Wenn ich abgesehen von dieser allgemeinen Beurteilung nochmals meine ganz individuellen Erfahrungen während meiner Zeit als Betreuerin Revue passieren lasse, dann schockieren mich nicht so sehr die grenzwertigen Praktiken oder konkreter Betrug, von dem ich durch meine Arbeit erfahren habe, sondern die darauf erfolgte Reaktion der Kollegen. Die kann man eigentlich nur mit einer konsequenten Nicht-Reaktion beschreiben. Auch in anderen Arbeits- und Berufsfeldern kommen Unregelmäßigkeiten vor, aber an meinen früheren sozialpädagogischen Arbeitsplätzen wäre es undenkbar, dass die Kollegschaft geschlossen den Mund hält, wenn Klienten übervorteilt werden. Wobei es ein interessantes Phänomen ist, dass die Kollegschaft und auch die Mitarbeiter des Gerichts durchaus Kritik an der Arbeitspraxis einiger Kollegen äußern – nur eben grundsätzlich in deren Abwesenheit und immer ohne wirkliche Konsequenzen.

Damit wären wir bei einem zentralen Punkt, der schon längst kritisch hinterfragt hätte werden müssen. Dieser Punkt ist die Freiberuflichkeit der rechtlichen Betreuer. Der frühere Fachreferent der Betreuungsbehörde – selbst zuvor als Betreuer tätig – hat mir einmal ohne Umschweife gesagt, dass er dafür plädiert, rechtliche Betreuer in die Behörde oder in freie Träger einzubinden. Ein Arzt, der aufgrund seiner Gutachtertätigkeit sehr viel mit Betreuungen zu tun hat, sagte mir genau das gleiche und auch ich würde eine Diskussion dieses Vorschlags begrüßen. Eine Einbindung in behördliche oder freie Träger wäre der Rahmen, in dem berechtigte Kritik nicht mehr einfach verhallen, sondern Konsequenzen mit sich bringen würde. Verbindliche Arbeitsrichtlinien und Vorschriften, die durch unmittelbare Vorgesetzte kontrolliert werden, schaffen Strukturen, in denen sowohl die Auseinandersetzung mit Kritik verbindlich ist, als auch die Einhaltung und Kontrolle der Arbeitsqualität. Das freiberufliche Prinzip der Konkurrenz würde ersetzt werden durch kollegiale Vernetzung, die sowohl den Vorteil des Informationsaustausches und der Möglichkeit gezielter Aktionen als auch den der sozialen Kontrolle mit sich brächte. Last-not-least würde sich der Schwerpunkt kaufmännischer Aspekte auf sozialpolitische Aspekte verlagern – für die Betreuten der eigentliche Pluspunkt.

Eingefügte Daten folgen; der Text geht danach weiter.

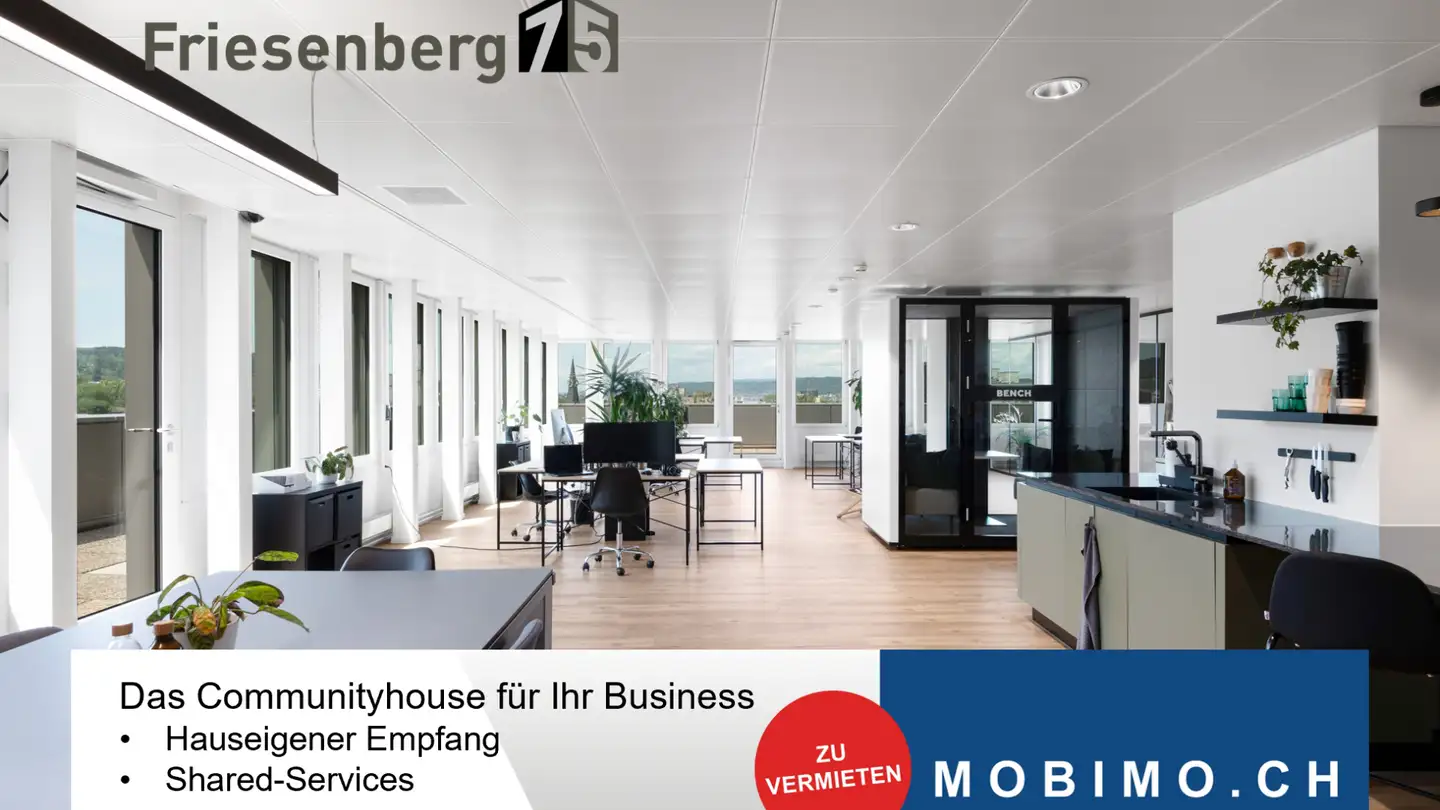 Bureau à louer - Friesenbergstrasse, 8055 Zürich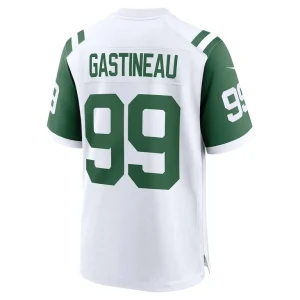 Mark gastineau new york jets nike classic alternate retired player game jersey White L
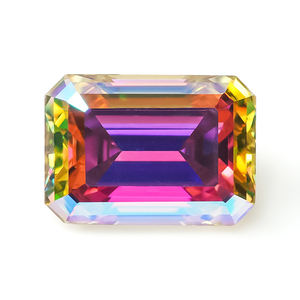 Moissanita con Corte Esmeralda y Certificado GRA, Piedras Preciosas Sueltas al por Mayor, de 0.5CT a 8CT, Multicolor - Product Image 5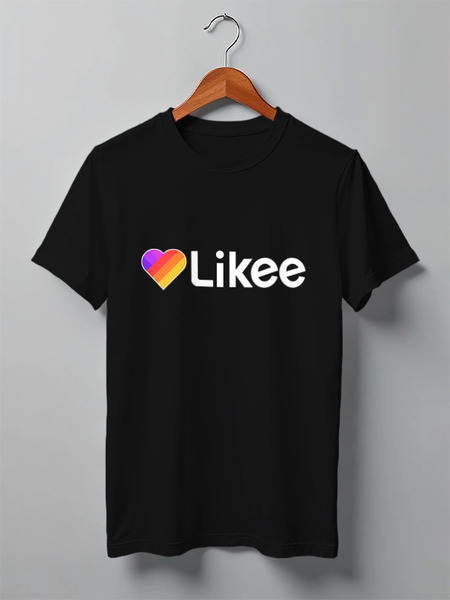 Заказать мужскую футболку в Москве. Футболка классическая Likee  от DESIGNER   - готовые дизайны и нанесение принтов.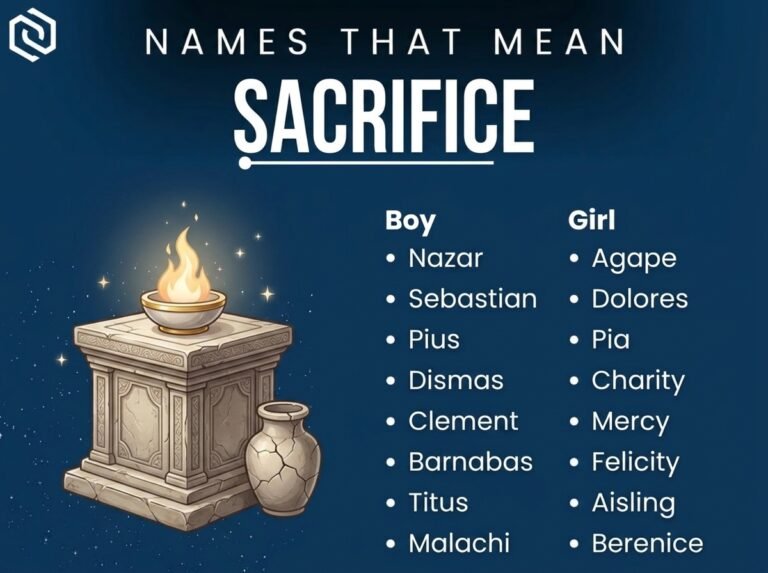 Names That Mean Sacrifice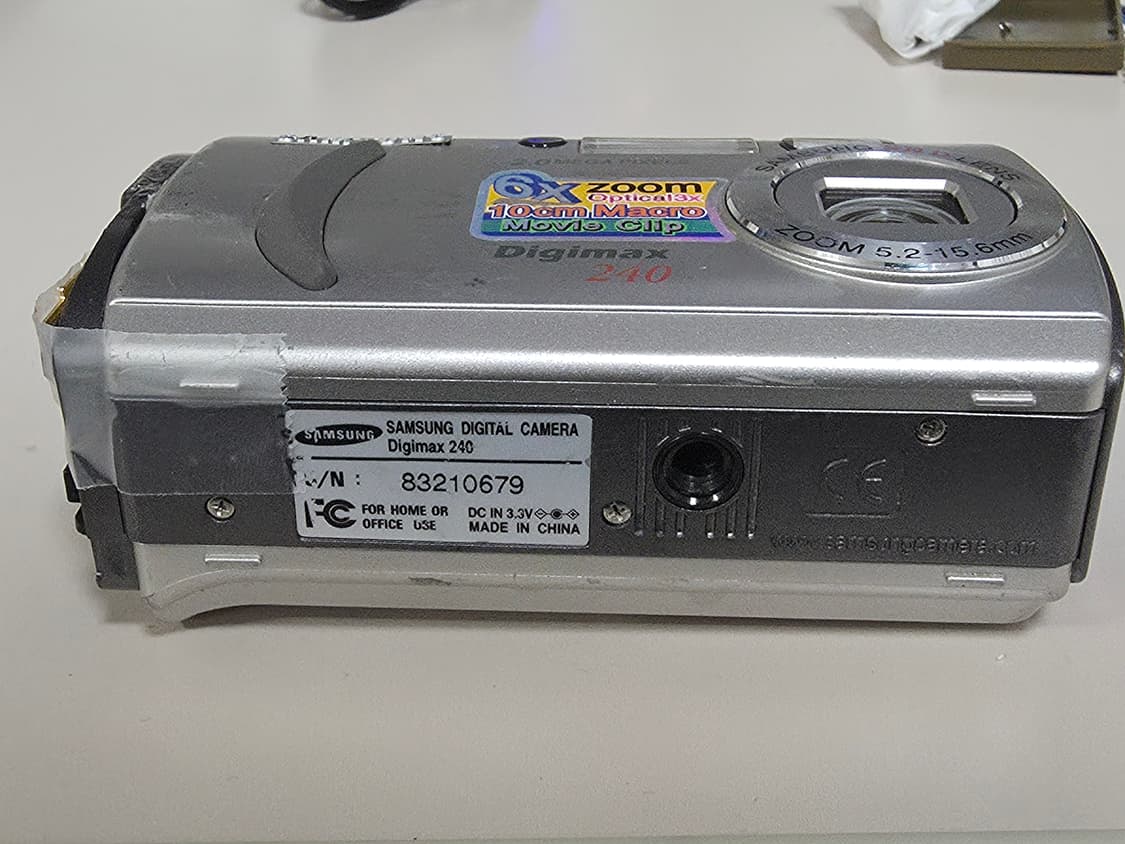 삼성 디지맥스 240 빈티지 디지털카메라(하자) 상품이미지5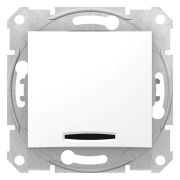 Sedna Белый Выключатель 1-клавишный с подсветкой 10А (сх.1) | SDN1400121 | Schneider Electric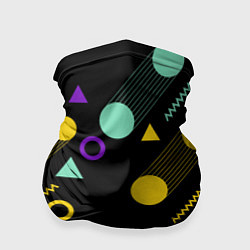 Бандана-труба Круги и Треугольники, цвет: 3D-принт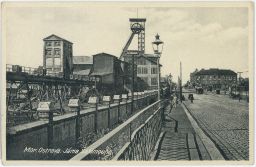 Ostrava Šalamounova jáma tramvaj plynové lampy Sismo 1918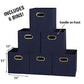 Fabric Storage Bins 6 Piece Set (6 Count)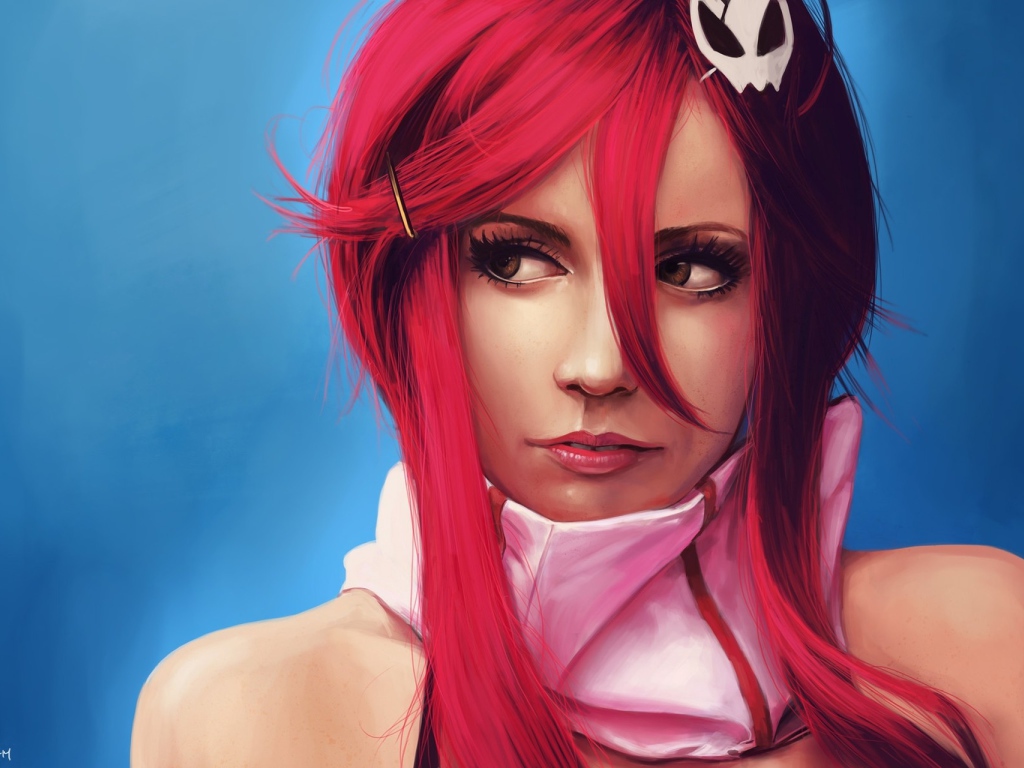 Красноволосая девушка из аниме Гуррен-Лаганн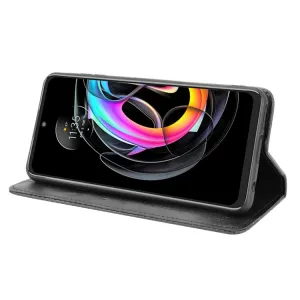BUSINESS Peňaženkový kryt Motorola Edge 20 Lite čierny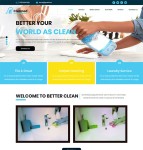 84消毒液洁具企业网站模板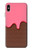 S3754 ストロベリーアイスクリームコーン Strawberry Ice Cream Cone iPhone XS Max バックケース、フリップケース・カバー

Ein weiterer Vorteil einer Einbindung in eine Behörde oder eine soziale Einrichtung wäre eine qualifizierte Öffentlichkeitsarbeit, die aus fundierter Information und nicht aus kaufmännischen Werbephrasen besteht, denn ein nicht unerheblicher Teil der Unzufriedenheit mit rechtlichen Betreuern besteht aus falschen Erwartungen und Unkenntnis der tatsächlichen Aufgabenstellungen. Websites, in denen sich Betreuer als hochqualifiziert und engagiert bezeichnen, erweisen dem Ansehen rechtlicher Betreuer keinen guten Dienst, zumal bezeichnenderweise gerade diejenigen Betreuer mit positiven Attributen für sich werben, deren konkrete Arbeitspraxis oftmals eher negativ beurteilt wird. Informative Öffentlichkeitsarbeit wäre wegbereitend für den Dialog mit der Öffentlichkeit – und dies wäre wiederum ein Schritt hin zur Verwirklichung des eigentlichen Ziels des Reformgedanken des Betreuungsrechts – mehr Demokratie!